US government lawyers intent on breaking down technological privacy protections should be expected to focus their efforts on a case with facts that would allow their arguments to appeal most to judges in courtrooms as well as to Americans more generally. What facts are better as a starting point for demonstrating the need to require companies to create backdoors to overcome information security than that a backdoor is necessary to uncover information connected to the phone of a terrorist responsible for mass murdering his coworkers at a holiday party?
Manhattan, New York District Attorney Cyrus R. Vance, Jr. is among the many prosecutors across America who are rooting for the court order against Apple to open the floodgates, allowing the US, state, and local government agents to access private information connected to many more phones and other devices.

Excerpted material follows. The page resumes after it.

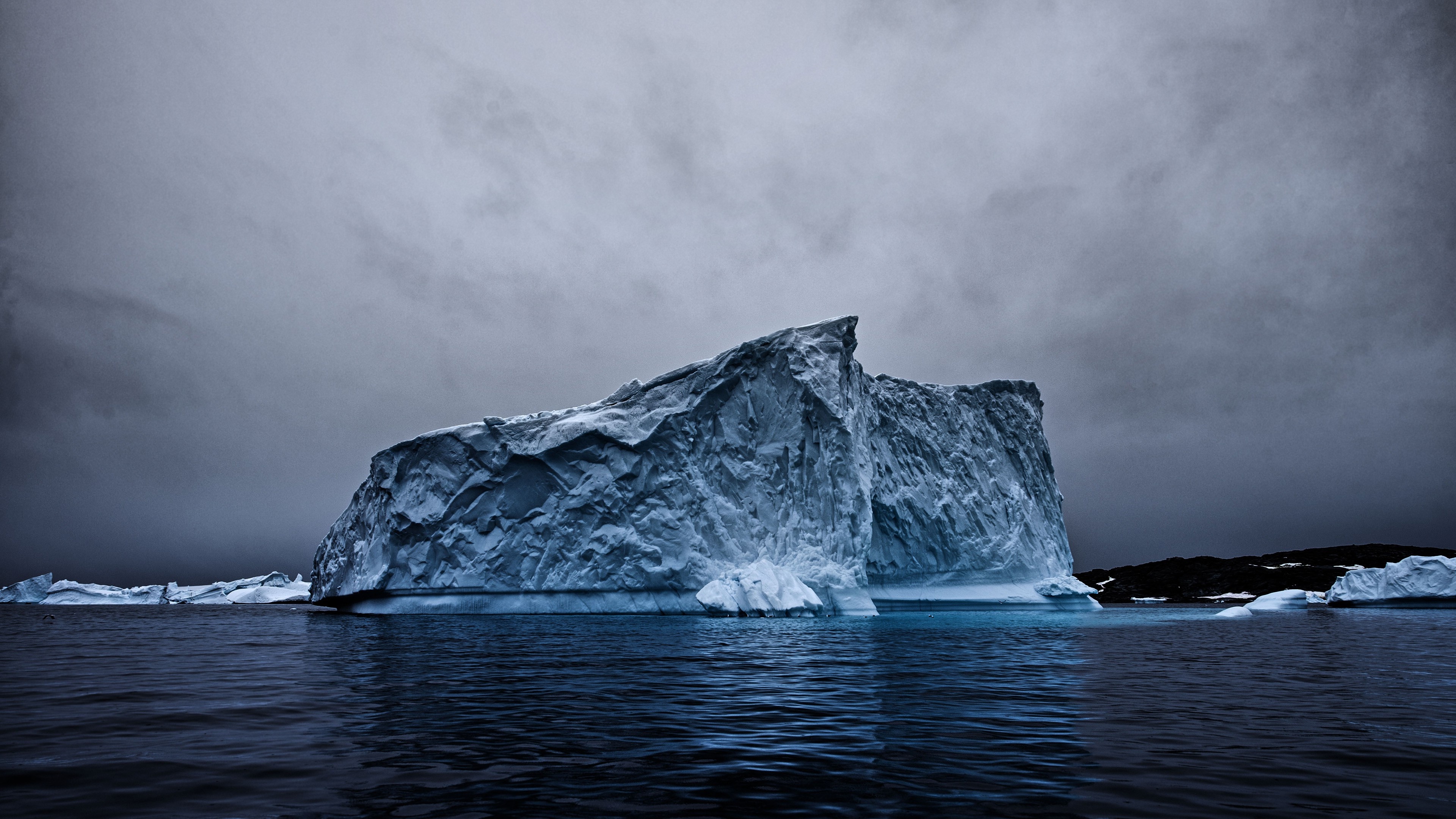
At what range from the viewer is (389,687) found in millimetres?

Alyssa Newcomb at ABC News reports Vance’s claim that his prosecutors alone have 175 iPhones with the information they want to access but cannot because of encryption. In a Thursday New York Times editorial, Vance is not shy in explaining his desire that the type of privacy-stripping sought in the Apple case should be available in criminal prosecutions generally:
But as the encryption debate zeroes in on the cowardly terrorist acts committed in San Bernardino, we should also remember that Apple’s switch to default device encryption affects virtually all criminal investigations, the overwhelming majority of which are handled by state and local law enforcement. Our agencies do not have the same resources as the federal Justice Department, which is why a national, legislative solution is so urgently needed.
The court order against Apple may indeed be used as a major talking point in a campaign to advance privacy-stripping legislation in the US Congress. The order holds the potential as well to be a big step toward achieving the same result while bypassing the US legislative branch entirely.
Did the FBI bumble its way into obtaining a court order against Apple? If it did, then the FBI’s blunders appear to potentially be very fortuitous for the FBI and other police and prosecution departments across America that are seeking to thwart technology, including encryption, that secures individuals’ private information.